Yes, this still brings a tear to my eye. And yet insulin was, and still is, a band-aid. We are close to resolving the immune nature of Type 1 diabetes and with that will come a remedy for the cause, no doubt. But hey, insulin beats the alternative.

And there are band-aids for lots of problems: hypertension, migraine, depression.. And band-aid treatment can improve quality of life and often reduce mortality. People feel better, can function socially and at work, and with some diseases, may live longer. Although some diseases are cured by  finding a cause, in the majority the actual curable origin remains elusive.

Decrease in deaths in people with hypertension. Source: CMAJ 2008

Take hypertension.
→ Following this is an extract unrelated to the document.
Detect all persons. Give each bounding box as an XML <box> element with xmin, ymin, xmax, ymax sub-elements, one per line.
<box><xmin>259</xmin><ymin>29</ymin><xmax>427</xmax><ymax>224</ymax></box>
In about 10% a cause is found and corrected – and  your blood pressure drops. In the rest, well, some factors are modified (you know them – obesity, exercise and so on) but a cure is not possible – yet. And yet treating this hypertension with drugs (the dreaded ‘D’ word) lowers mortality. A band-aid is saving lives!

What about allergic and immune disease? We cannot find the cause of many cases of chronic hives and chronic sinusitis. These conditions lead to a great deal of pain and discomfort and embarrassment. All we offer are band-aids: antihistamines tablets, nasal sprays, sometimes even cortisone or steroids. But used judiciously, these drugs can often (not always) improve your life.

Asthma deaths in Australia. Source AIHW

Finally there is asthma. Trigger factors are important. But the ultimate cause escapes us. So what do regular inhaled corticosteroid preventer sprays do? Less hospital visits. Less time off school or work. Better sport performance. And a contribution to lowered mortality. Not bad for a band-aid. So, stick to your asthma action plans at all times.

The patient, carer and doctor must work together to find a cause for illness. Once examination and tests fail to find a reversible cause, it’s band-aid time. Whether you like to wear a band-aid for your illness depends not only on your perception of it being just a band-aid, and a balancing act between effectiveness and side-effects, but also a realisation that band-aid treatment is not necessarily evil in itself.

Which leaves us with old age. As someone in that group, I know the wonderful advantages of many band-aids. But senility is progressive, live with it, and listen to Woody Allen: “I’m not afraid of death; I just don’t want to be there when it happens”.